In a potential sign of the progress that had been made, reports also suggested that a date for a summit between the two countries' leaders might be set as soon as Thursday, possibly in a neutral third country.
Citing three persons familiar with the negotiations who had seen a draft of a deal, Bloomberg reported that the US would allow China to phase its purchases of US commodities out to 2025 as it chose, in exchange for allowing American firms full ownership of companies in the Asian giant.
But there were potential hurdles in the way, including the proposed sale of US-made fighter jets to Taiwan, one of those same sources said.
It was also reported that not all of China's pledges would allow for proportional US retaliatory tariffs to be imposed if Beijing broke its word.

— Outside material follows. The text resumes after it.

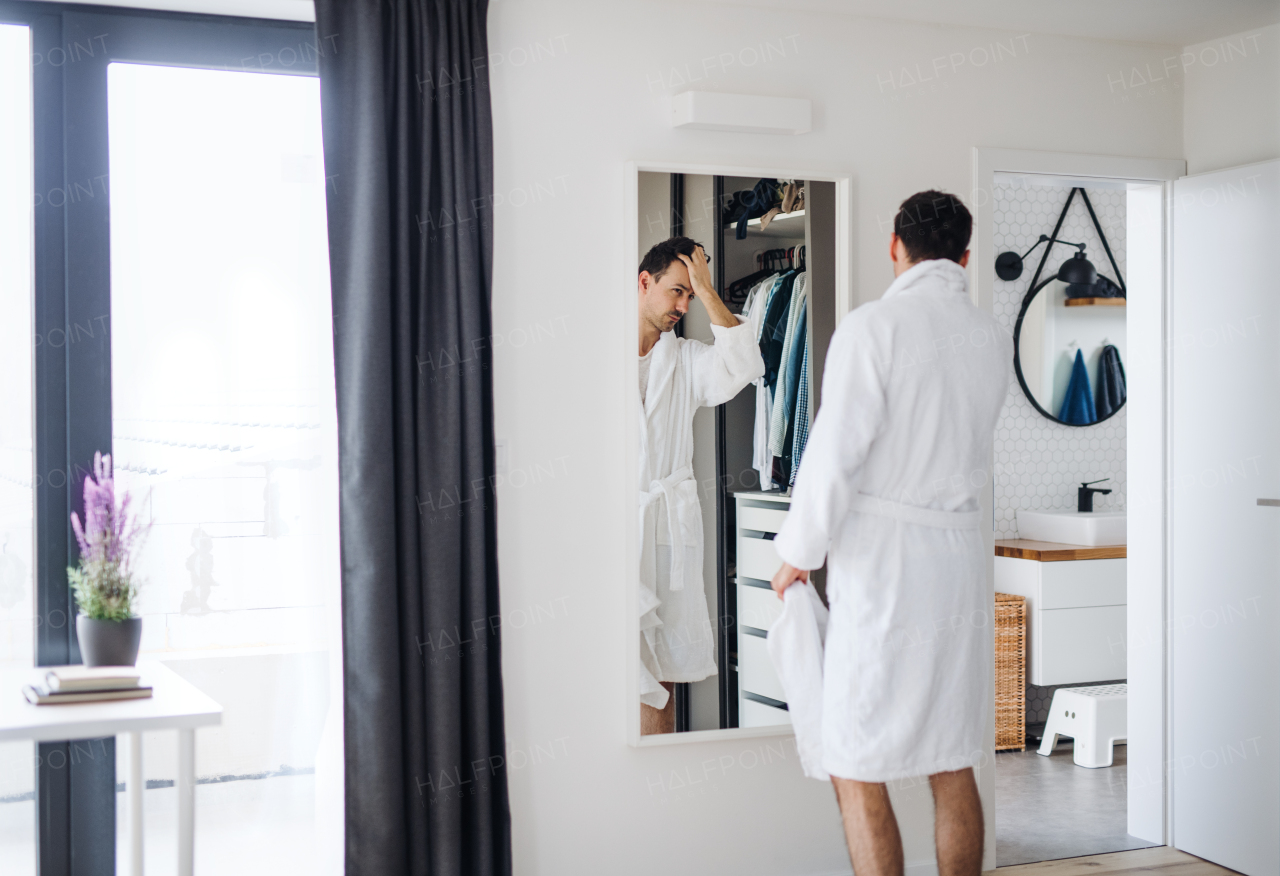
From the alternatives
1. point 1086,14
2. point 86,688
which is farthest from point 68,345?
point 1086,14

Against that backdrop, as of 2013 BST the Bloomberg commodity index was edging higher by 0.06% to 82.23 even as the spot US dollar index rose by 0.21% to 97.2960.
Soft commodity prices were higher, with May corn on CBoT adding 0.69% to $3.6525 a bushel and June live cattle futures on the CME advancing by 2.16% to $1.2158 a pound.

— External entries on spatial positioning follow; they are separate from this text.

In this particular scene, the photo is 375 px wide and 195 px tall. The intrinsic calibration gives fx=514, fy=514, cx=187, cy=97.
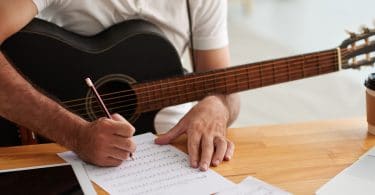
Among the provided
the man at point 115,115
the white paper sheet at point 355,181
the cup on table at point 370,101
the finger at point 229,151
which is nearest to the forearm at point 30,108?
the man at point 115,115

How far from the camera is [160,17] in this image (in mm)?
1430

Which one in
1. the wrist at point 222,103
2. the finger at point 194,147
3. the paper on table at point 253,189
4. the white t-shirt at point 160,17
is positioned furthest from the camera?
the white t-shirt at point 160,17

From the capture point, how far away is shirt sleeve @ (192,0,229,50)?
57.6 inches

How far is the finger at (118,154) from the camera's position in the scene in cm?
99

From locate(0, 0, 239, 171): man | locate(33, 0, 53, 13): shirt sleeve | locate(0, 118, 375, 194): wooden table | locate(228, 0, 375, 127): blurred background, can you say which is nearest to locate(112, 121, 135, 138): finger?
locate(0, 0, 239, 171): man

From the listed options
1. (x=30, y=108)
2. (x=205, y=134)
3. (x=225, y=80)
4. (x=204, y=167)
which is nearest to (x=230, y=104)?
(x=225, y=80)

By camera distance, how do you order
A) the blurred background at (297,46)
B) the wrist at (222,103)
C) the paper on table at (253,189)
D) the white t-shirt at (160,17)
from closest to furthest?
the paper on table at (253,189) < the wrist at (222,103) < the white t-shirt at (160,17) < the blurred background at (297,46)

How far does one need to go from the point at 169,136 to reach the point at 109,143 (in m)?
0.16

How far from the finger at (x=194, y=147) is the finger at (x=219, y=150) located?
4 cm

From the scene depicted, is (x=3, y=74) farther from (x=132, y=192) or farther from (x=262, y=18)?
(x=262, y=18)

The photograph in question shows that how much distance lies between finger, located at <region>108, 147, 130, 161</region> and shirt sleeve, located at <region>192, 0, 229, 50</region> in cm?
59

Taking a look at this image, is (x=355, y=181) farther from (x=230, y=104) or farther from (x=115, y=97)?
(x=115, y=97)

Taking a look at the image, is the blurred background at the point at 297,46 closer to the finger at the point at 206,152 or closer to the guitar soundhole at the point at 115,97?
the guitar soundhole at the point at 115,97

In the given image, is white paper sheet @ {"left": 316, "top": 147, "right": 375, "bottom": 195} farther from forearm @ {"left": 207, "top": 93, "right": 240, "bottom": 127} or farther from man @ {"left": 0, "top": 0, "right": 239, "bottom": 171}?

US energy futures on the other hand were the weakest segment of the market, with West Texas Intermediate for May delivery down by 0.5% to $62.15 a barrel on the NYMEX.
The RBOB gasoline contract for May was also lower, shedding 0.87% to $1.9343 a gallon, alongside a 1.27% drop to $2.6/MMBtu for similarly-dated natural gas.
Another economically-sensitive contract, copper, was lower as well, slipping by 1.03% to $2.9180 a pound on COMEX.
Commenting on the reports of progress in US-China trade talks, Oxford Economics's Gregory Daco said a deal could help alleviate global growth concerns, providing a very welcome boost to global confidence.
"Opposing strategic ambitions and strong ideological beliefs mean the risk of a short-lived trade truce is significant.
"Still, while any agreement should be considered with care [...] This would, no doubt, be beneficial to the US and the rest of the world at a time when domestic activity is cooling and global trade flows have weakened sharply."